This is where Terraform comes in. I mentioned previously that we have IAM roles assigned to every node in our infrastructure. Vault provides an integration to log in to authenticate with a Vault server by way of an IAM role. And remember that because every node has an IAM role, we can automatically associate this IAM role with the Vault policy, and then we can log in with a simple CLI command.
We'll take a look at that in just a second, but I do want to point out what some of our Terraform code looks like to associate an IAM role with the Vault policy. This is not particularly novel. I'm sure many of you who are in larger shops are probably familiar with this, but for those who are not, what we're doing is taking a bound IAM principal Amazon Resource Name, which in this case is just the ARN of the IAM role that is associated with Prometheus Node, and we're assigning that to a policy in Vault called Prometheus.
» Incredibly simple automation thanks to HashiCorp tooling
So what does this look like? How can we consume this as a client that wants to log into Vault? It's just Vault login. That's it. There's a couple of other things that are going on, like we have environmental variables that export the hostname and the CA cert and whatnot, but when I first came on Kong Cloud I thought, "Well, this is going to be really complicated. We've got IAM and ARN and policies and all these different things consuming. This is going to be really hard." And the beauty of HashiCorp tooling is that automating this is incredibly simple thanks to the CLI with Vault.
So we've established a paradigm environment where nodes are given authorization to assist them based on their identity and they're authenticated through Vault. Something really struck me yesterday as I was listening to the keynote talks and some of the breakout sessions that this identity-based authentication is becoming a central tenet of a lot of modern designs. It's encouraging to us as an engineering team that we're following some of the best practices that we're seeing in the rest of the industry.
» Adding ACL tokens to the environment
So Node comes up.
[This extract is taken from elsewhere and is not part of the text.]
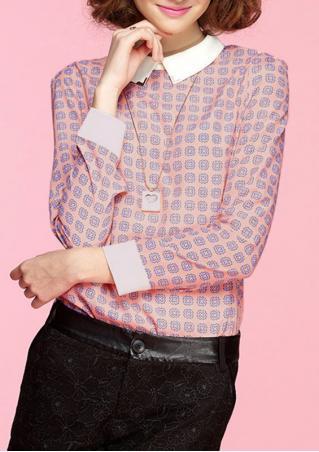 Print Chiffon Long Sleeve Casual Shirt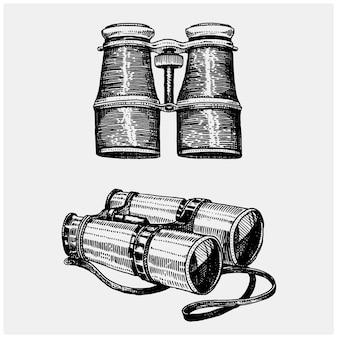 Jumelle monoculaire vintage, gravée à la main dessinée dans un style croquis ou en bois, ancien instrument scinetific rétro à explorer et à découvrir.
We have zero touch control for our access to Vault. How can we extend this to our ACL system? We set out to add ACL tokens to our environment, and we started compiling a list of requirements that was very similar to our requirements for managing Vault tokens.
We needed the same seamless transparent lifecycle that we were integrating with Vault and IAM. We needed to be able to rotate tokens either in maintenance or in response to some sort of unforeseen or unknown incident. We needed to be able to do this without adding extra credentials to a box, but at the same time, generating an ACL token requires an ACL token. So we have to deal with this chicken and egg.
We were sitting one day having a cup of coffee and talking and one of the engineers sort of jokes and said, "Oh, let's just write an auth server that integrates with IAM." And we all kind of got a chuckle out of that and thought, "Oh , that's funny. We're not really going to do that." And we started digging around documentation for a minute and we realized, Vault does this for us. Vault has a Consul secrets engine that generates Consul ACL tokens.
Tokens are associated with ACL policies based on the Vault config. And multiple endpoints can be configured to allow for multiple different policy groupings for an ACL token.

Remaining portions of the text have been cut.